You can look up the full implementation at [github](https://github.com/jdb78/pytorch-forecasting/blob/master/pytorch_forecasting/models/nn/embeddings.py#L32), which is 163 lines long!


To do this in `trax`, we will use the `Parallel` layer. From the [source code](https://github.com/google/trax/blob/master/trax/layers/combinators.py#L138) of `trax`:
> For example, suppose one has three layers:
>    - F: 1 input, 1 output
>    - G: 3 inputs, 1 output
>    - H: 2 inputs, 2 outputs (h1, h2)
>
>  Then Parallel(F, G, H) will take 6 inputs and give 4 outputs:
>
>    - inputs: a, b, c, d, e, f
>    - outputs: F(a), G(b, c, d), h1, h2     where h1, h2 = H(e, f)

This is almost similar to `Branch`, but it does not duplicate inputs but will just consume the stack.

Now, have a look at the `trax` implementation of the multiembedding

In [97]:
# first, we set up vocab sizes and some random input
vocab_sizes = [20, 1000, 128]
input = [np.random.randint(0, v, size=(32, 10)) for v in vocab_sizes]


Now the full model

In [98]:
def multiembedding(vocab_sizes):
    embeddings = [tl.Embedding(vocab_size=vocab, d_feature=16) for vocab in vocab_sizes]

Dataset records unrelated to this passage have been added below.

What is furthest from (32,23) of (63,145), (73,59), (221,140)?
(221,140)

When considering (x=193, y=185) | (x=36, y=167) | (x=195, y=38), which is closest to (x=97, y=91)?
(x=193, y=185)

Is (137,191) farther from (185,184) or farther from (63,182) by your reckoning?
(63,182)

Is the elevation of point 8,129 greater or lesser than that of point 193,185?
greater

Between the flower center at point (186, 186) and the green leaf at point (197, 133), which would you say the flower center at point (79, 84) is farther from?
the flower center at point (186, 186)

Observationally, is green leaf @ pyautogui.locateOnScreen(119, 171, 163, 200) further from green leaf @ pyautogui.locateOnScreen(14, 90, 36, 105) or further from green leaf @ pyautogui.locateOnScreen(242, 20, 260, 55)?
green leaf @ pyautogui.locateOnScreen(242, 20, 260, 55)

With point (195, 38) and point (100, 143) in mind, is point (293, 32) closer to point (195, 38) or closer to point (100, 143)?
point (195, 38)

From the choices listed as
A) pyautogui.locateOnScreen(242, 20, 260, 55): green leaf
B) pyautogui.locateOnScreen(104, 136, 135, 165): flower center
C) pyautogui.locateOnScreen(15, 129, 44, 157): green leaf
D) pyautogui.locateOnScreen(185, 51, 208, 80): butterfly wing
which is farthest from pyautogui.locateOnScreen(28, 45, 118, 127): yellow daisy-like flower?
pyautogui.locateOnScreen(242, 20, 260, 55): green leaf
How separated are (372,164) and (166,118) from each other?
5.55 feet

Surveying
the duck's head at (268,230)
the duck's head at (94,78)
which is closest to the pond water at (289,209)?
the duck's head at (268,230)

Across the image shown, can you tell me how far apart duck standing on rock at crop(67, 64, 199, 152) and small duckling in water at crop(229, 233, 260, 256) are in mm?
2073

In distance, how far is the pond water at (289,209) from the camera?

    model = cb.Serial(cb.Parallel(*embeddings))
    return model


That's it. let's test it:

In [99]:
model = multiembedding(vocab_sizes)
model.init_weights_and_state(signature(input))
yhat = model(input)
print_info(model, yhat)


input: 3
output: 3
Signature: (ShapeDtype{shape:(32, 10, 16), dtype:float32}, ShapeDtype{shape:(32, 10, 16), dtype:float32}, ShapeDtype{shape:(32, 10, 16), dtype:float32})


I hope to have convinced you that `trax` makes writing models simpler, more elegant, better to read and faster.